Are religiously informed public policy proposals legitimate?

Christian philosopher Francis Beckwith analyzes the claim that the claim "of courts and legal theorists who argue that religiously informed policy proposals have no place in a liberal democracy because the religious worldviews from which they herald are at their core unreasonable, for they are dependent on irrational beliefs."
The judicial opinions, most of which affirmed or implied the irrationality of religious belief, did not surprise me, since the jurists who wrote them are often unacquainted with the sort of literature on the rationality of religious belief that has been the staple of Anglo-American philosophy for nearly five decades. 
What did surprise me were the legal theorists. Their ignorance was embarrassing ...
... The legal theorists I read all claim to be experts in law and religion, and their works appear in law reviews published by prestigious universities. And yet, I could not find in them a hint that they had even a superficial acquaintance with the vast literature on religion and rationality produced by religious (and some non-religious) thinkers (mostly philosophers) over the past fifty years. 
... It should not surprise us, then, that when political conflicts between church and state arise that academic and media elites treat the church’s point of view as if it were an irrational outlier to contemporary culture.

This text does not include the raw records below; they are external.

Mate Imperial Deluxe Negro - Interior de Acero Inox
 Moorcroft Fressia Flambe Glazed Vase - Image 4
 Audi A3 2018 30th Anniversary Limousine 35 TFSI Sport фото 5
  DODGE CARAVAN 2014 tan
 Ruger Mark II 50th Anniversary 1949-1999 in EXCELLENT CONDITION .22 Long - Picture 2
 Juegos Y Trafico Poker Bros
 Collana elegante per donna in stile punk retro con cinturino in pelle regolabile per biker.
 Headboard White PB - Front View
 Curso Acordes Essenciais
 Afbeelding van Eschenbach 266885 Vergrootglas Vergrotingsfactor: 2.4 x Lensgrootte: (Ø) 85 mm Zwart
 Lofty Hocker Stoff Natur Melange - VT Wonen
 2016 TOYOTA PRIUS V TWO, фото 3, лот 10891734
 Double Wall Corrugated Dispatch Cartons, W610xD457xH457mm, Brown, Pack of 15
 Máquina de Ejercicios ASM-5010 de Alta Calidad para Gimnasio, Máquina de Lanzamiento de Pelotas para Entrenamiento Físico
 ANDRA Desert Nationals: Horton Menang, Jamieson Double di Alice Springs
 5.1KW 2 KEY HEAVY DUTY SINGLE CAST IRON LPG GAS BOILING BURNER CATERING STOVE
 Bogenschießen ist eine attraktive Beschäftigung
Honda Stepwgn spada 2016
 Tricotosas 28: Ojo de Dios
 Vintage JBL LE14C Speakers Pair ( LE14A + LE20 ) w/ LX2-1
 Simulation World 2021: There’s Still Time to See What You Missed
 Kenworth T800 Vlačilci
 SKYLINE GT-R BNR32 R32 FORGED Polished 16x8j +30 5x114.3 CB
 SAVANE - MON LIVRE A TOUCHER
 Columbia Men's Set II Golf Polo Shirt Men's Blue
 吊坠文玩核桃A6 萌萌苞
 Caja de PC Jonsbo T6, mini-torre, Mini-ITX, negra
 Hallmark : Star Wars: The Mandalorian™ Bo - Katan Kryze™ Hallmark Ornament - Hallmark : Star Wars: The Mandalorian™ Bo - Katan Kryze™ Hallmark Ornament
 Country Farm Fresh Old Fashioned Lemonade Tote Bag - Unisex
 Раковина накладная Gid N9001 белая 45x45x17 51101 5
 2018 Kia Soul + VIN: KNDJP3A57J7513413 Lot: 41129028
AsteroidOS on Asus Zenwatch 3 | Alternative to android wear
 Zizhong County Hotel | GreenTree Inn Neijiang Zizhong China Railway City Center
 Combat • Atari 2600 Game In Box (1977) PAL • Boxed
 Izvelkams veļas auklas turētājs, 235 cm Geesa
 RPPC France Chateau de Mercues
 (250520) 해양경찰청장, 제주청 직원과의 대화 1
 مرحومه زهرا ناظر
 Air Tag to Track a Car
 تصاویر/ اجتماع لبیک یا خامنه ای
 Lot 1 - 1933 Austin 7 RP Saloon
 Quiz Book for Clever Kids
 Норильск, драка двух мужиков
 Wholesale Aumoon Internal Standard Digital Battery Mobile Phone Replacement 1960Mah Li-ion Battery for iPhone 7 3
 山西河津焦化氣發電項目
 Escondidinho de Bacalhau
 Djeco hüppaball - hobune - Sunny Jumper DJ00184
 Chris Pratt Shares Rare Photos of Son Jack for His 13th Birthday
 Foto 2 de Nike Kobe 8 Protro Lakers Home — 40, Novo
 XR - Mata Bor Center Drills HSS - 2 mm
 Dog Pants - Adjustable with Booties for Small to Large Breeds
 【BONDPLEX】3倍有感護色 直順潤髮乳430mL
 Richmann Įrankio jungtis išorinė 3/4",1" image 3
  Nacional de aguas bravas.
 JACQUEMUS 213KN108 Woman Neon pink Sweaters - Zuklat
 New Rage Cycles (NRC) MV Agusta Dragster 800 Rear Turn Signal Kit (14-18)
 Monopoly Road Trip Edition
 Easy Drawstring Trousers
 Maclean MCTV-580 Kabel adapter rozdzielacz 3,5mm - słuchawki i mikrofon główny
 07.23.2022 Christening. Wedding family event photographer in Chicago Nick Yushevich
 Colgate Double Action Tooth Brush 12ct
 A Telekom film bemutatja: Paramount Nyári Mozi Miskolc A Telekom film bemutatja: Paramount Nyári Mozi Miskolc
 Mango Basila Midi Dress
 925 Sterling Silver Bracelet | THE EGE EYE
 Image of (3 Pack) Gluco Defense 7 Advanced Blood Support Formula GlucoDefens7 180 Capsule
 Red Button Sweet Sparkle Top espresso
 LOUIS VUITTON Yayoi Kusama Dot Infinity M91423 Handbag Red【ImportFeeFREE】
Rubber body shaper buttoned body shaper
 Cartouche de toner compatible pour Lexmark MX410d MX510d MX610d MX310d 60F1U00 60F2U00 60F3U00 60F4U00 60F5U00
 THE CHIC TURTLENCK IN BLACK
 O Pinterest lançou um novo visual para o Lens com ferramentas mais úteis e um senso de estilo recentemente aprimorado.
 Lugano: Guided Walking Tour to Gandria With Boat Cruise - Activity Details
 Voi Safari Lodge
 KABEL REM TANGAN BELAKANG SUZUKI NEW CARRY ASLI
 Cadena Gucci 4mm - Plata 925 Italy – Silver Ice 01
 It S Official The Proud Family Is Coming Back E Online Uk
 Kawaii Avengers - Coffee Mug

As I have come to reluctantly realize, they simply do not know any better, since their education insulated them from views contrary to the unquestioned secular hegemony that was ubiquitous in their intellectual formation.
Read the rest here.

1 comment:

KyCobb said...

Martin,

If a religiously informed proposal is rational, then it should have no problem withstanding a constitutional challenge. If the only reason you can give for a proposal is because it is your sect's interpretation of God's will, then that won't stand up in court, because the government of the U.S. is neutral on religious beliefs. So, for example, if someone claimed that it was unconstitutional to teach evolutionary theory in public schools because it is compatible with Catholic theology, that challenge would fail since it is rational to teach evolution because it is good science.